Brief:
Reproduce word for word the lines in the records below, from the line containing "Of the provided items" through the end of the records, both ends included.

— START OF Data supplied —

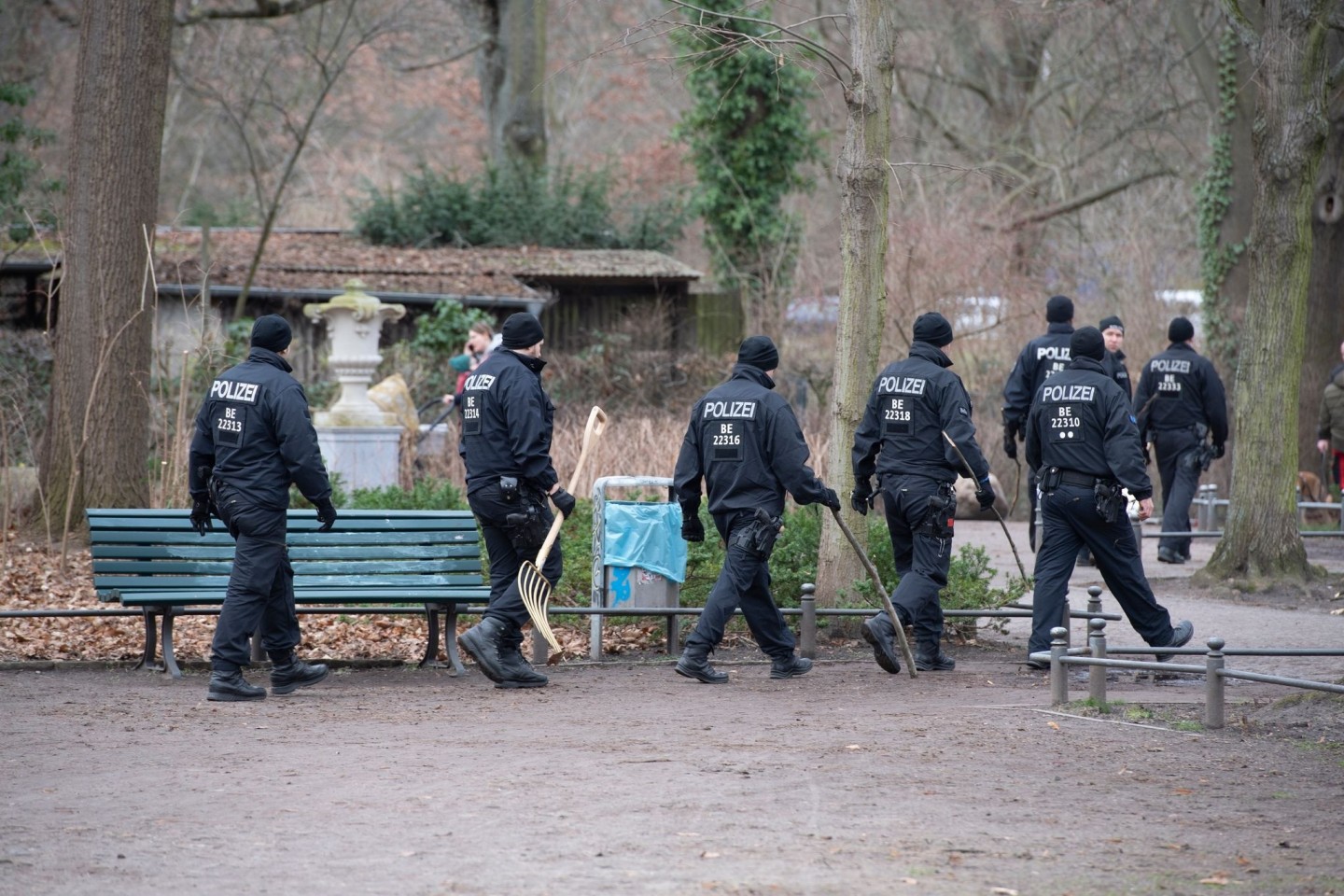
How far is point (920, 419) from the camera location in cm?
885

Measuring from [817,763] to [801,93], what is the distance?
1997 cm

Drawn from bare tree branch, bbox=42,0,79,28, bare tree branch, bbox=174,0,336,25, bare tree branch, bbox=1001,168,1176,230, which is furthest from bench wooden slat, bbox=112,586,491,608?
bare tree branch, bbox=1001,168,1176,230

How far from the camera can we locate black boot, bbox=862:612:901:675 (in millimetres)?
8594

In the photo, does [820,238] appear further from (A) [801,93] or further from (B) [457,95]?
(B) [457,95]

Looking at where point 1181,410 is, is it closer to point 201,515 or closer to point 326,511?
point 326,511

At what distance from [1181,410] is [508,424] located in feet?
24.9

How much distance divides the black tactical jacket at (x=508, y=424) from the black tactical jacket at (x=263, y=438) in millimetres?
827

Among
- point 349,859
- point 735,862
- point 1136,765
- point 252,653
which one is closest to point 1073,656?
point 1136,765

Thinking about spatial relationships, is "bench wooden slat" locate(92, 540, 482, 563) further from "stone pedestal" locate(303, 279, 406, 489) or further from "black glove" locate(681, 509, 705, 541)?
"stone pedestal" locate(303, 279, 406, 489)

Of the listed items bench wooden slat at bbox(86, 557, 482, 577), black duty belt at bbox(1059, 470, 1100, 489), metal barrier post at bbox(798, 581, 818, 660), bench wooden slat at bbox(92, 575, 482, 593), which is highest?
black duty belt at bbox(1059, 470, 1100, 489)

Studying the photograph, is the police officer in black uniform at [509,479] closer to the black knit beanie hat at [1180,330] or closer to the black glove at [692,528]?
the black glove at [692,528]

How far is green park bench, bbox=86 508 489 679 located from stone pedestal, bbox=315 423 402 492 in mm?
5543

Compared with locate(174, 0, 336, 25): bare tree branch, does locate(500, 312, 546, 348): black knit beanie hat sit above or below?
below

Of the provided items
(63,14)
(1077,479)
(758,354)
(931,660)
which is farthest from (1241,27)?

— END OF Data supplied —

Answer to the exercise:
Of the provided items
(63,14)
(1077,479)
(758,354)
(931,660)
which is farthest from (1241,27)?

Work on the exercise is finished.